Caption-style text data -
--*--
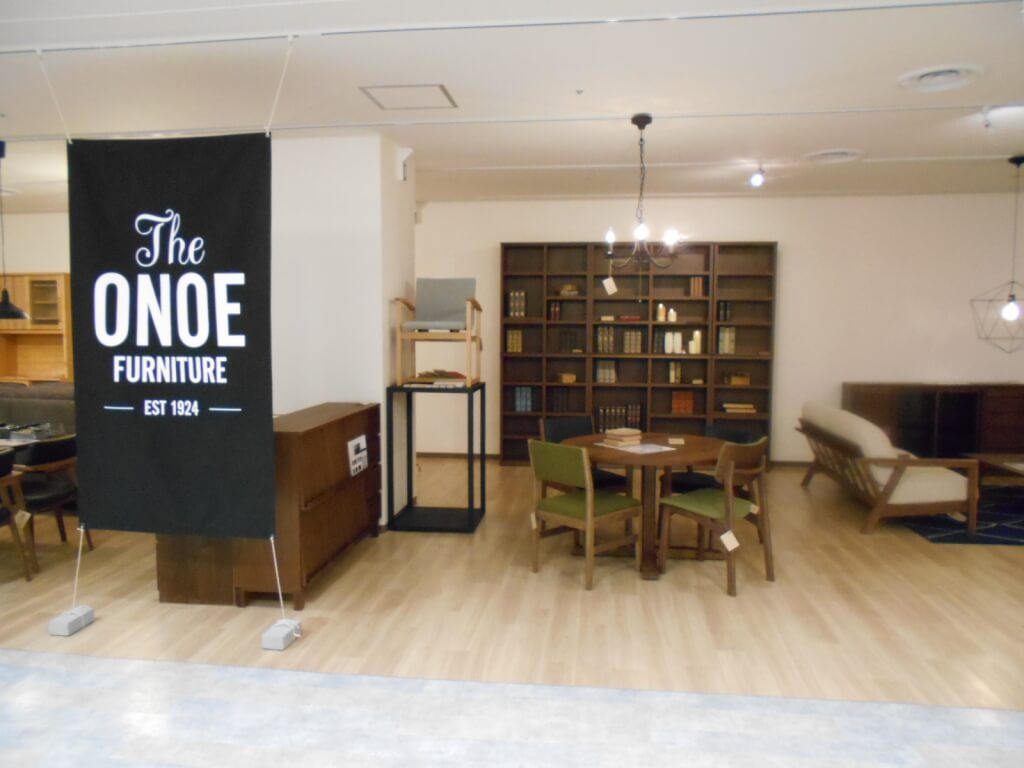 The ONOE FURNITURE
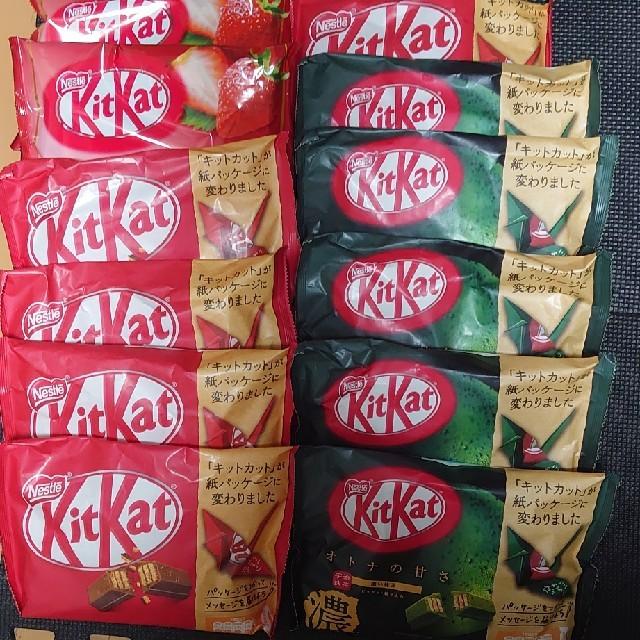 Nestle(ネスレ)のネスレ キットカット 12袋 食品/飲料/酒の食品(菓子/デザート)の商品写真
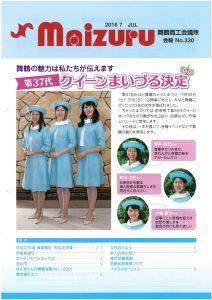 会報2016.7月表紙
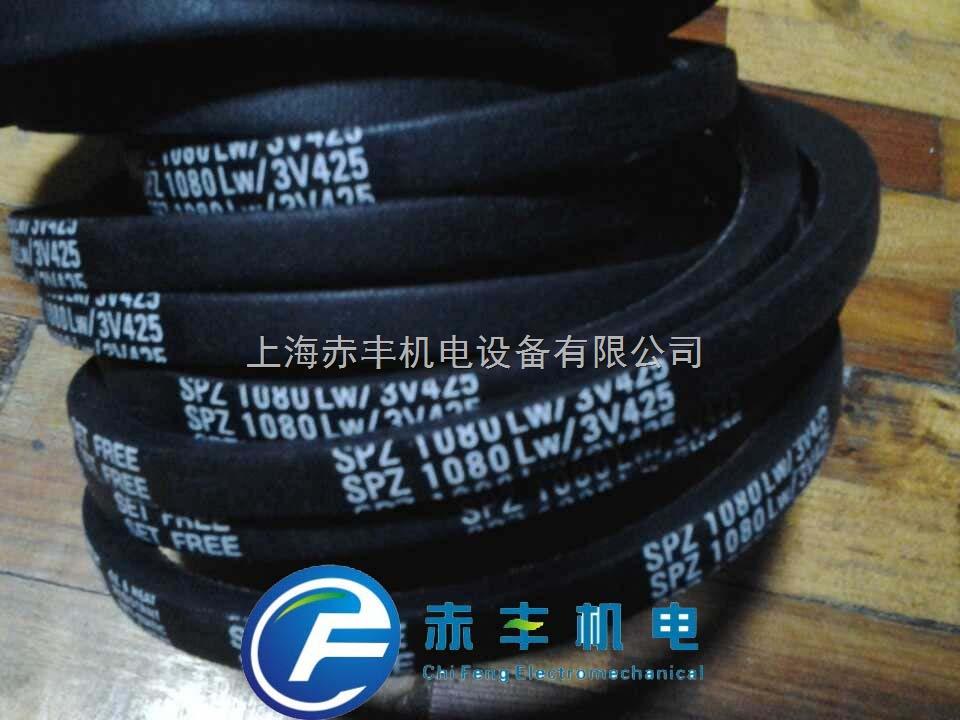 SPZ1087LW耐高温三角带SPZ1087LW防静电三角带SPZ1087LW代理商
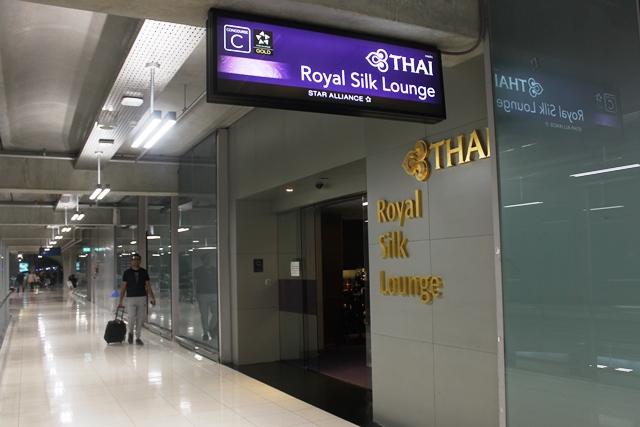 タイ航空 バンコク ラウンジ:コンコースC(西)ラウンジ入口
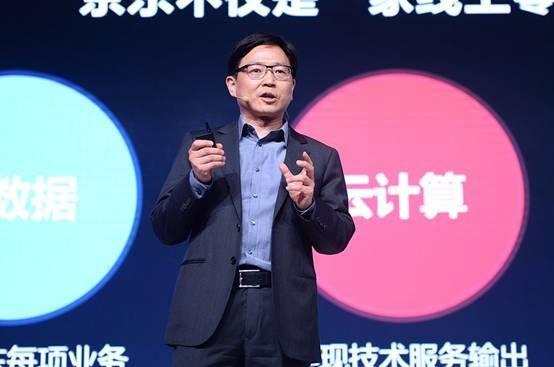京东宣布张晨6月30日起卸任CTO,将担任集团顾问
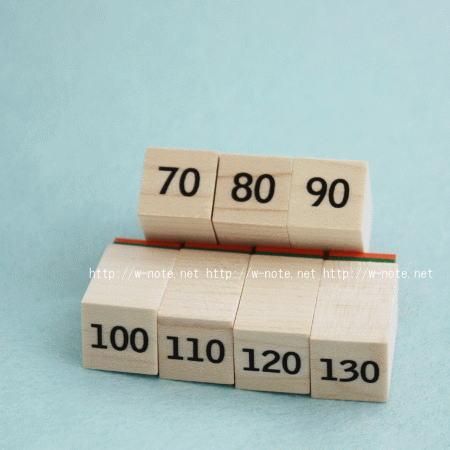 サイズスタンプ-7個セット(70~130)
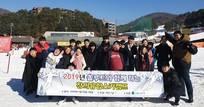 바인그룹 쏠루트, 포천 베어스타운서 '창의융합스키캠프' 진행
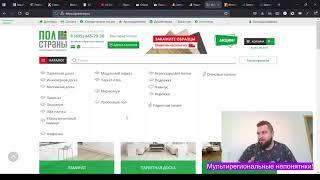 Продвижение мультирегиональных сайтов   Проблемы SEO по всей России - 10 000 000 прибыли за 35 к.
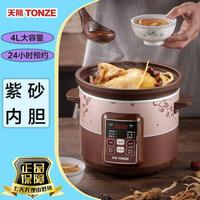 天际(TONZE)电炖锅 4L、5L大容量紫砂锅养生锅煮粥煲汤锅电砂锅全自动 4L容量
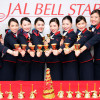 JALのCA、ハンドベル練習始動 ベルスター2017の8人、息合った音色響く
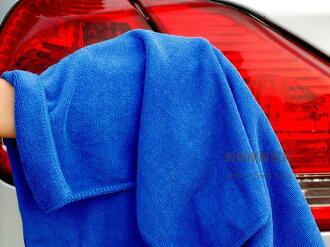 約翰家庭百貨》【CA070】超細纖維汽車擦車巾 洗車毛巾 超強吸水力 隨機出貨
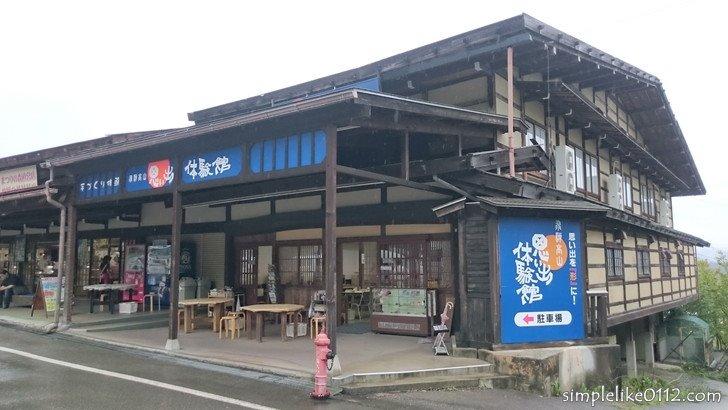 岐阜県高山市「思い出体験館」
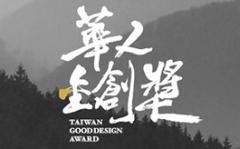 2018 Award Taiwan Good Design 華人金創獎 報名全面開跑囉!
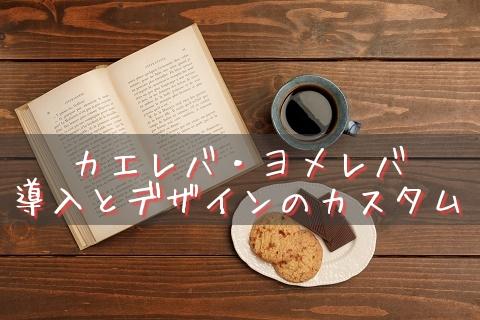 f:id:uenoyou111:20171021012105j:plain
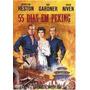 55 Dias Em Peking Dvd Charlton Heston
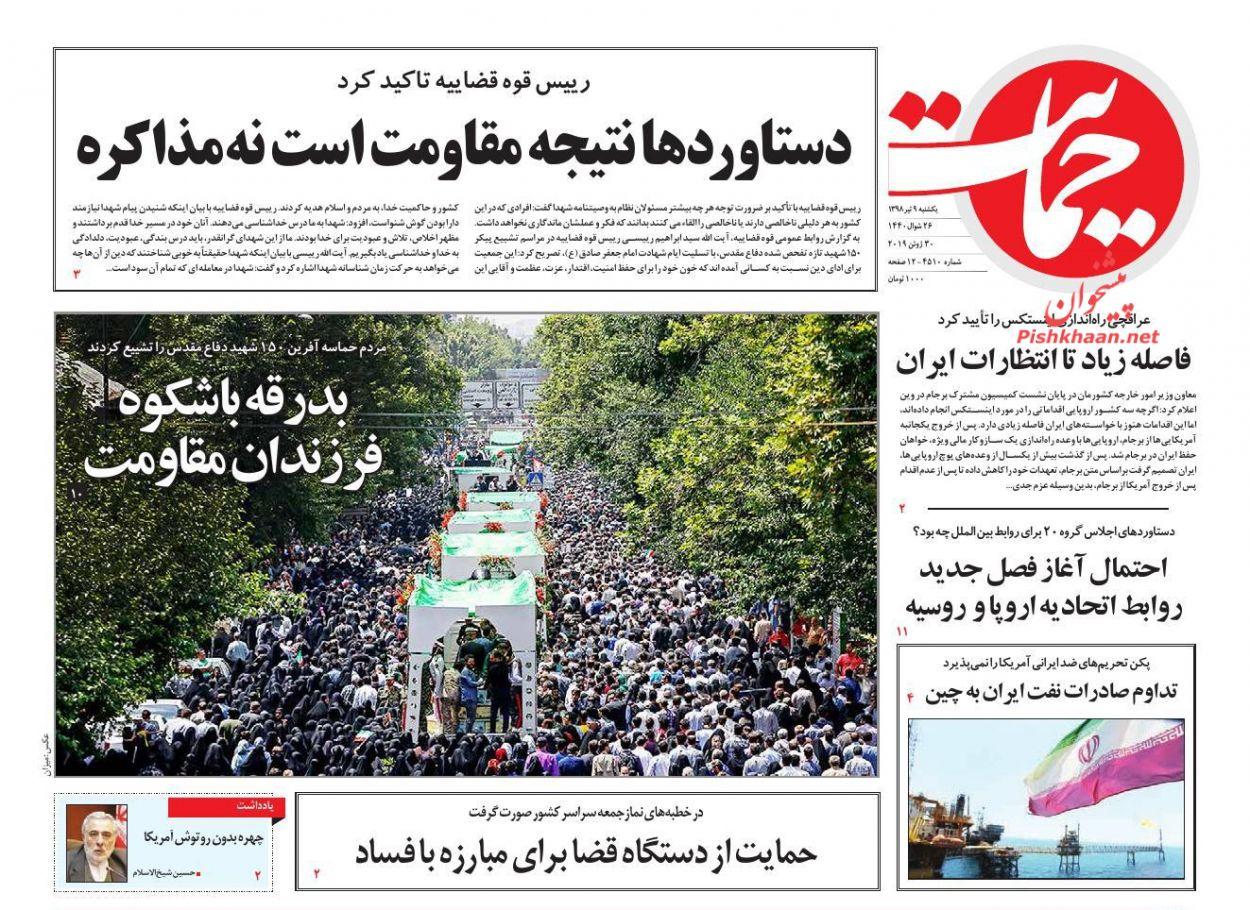 عناوین اخبار روزنامه حمایت در روز یکشنبه ۹ تیر :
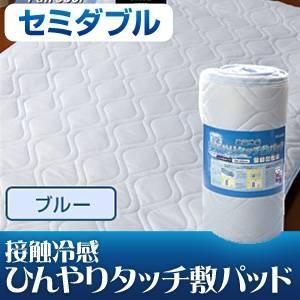 旭化成ペアクール(R)素材使用 接触冷感ひんやりタッチクール 敷パッド セミダブルサイズ ブルー - 拡大画像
--*--
EXERCISE BRIEF - Hand back the records above exactly as they are, pictures excluded.

RESULT -
 The ONOE FURNITURE
 Nestle(ネスレ)のネスレ キットカット 12袋 食品/飲料/酒の食品(菓子/デザート)の商品写真
 会報2016.7月表紙
 SPZ1087LW耐高温三角带SPZ1087LW防静电三角带SPZ1087LW代理商
 タイ航空 バンコク ラウンジ:コンコースC(西)ラウンジ入口
京东宣布张晨6月30日起卸任CTO,将担任集团顾问
 サイズスタンプ-7個セット(70~130)
 바인그룹 쏠루트, 포천 베어스타운서 '창의융합스키캠프' 진행
 Продвижение мультирегиональных сайтов   Проблемы SEO по всей России - 10 000 000 прибыли за 35 к.
 天际(TONZE)电炖锅 4L、5L大容量紫砂锅养生锅煮粥煲汤锅电砂锅全自动 4L容量
 JALのCA、ハンドベル練習始動 ベルスター2017の8人、息合った音色響く
 約翰家庭百貨》【CA070】超細纖維汽車擦車巾 洗車毛巾 超強吸水力 隨機出貨
 岐阜県高山市「思い出体験館」
 2018 Award Taiwan Good Design 華人金創獎 報名全面開跑囉!
 f:id:uenoyou111:20171021012105j:plain
 55 Dias Em Peking Dvd Charlton Heston
 عناوین اخبار روزنامه حمایت در روز یکشنبه ۹ تیر :
 旭化成ペアクール(R)素材使用 接触冷感ひんやりタッチクール 敷パッド セミダブルサイズ ブルー - 拡大画像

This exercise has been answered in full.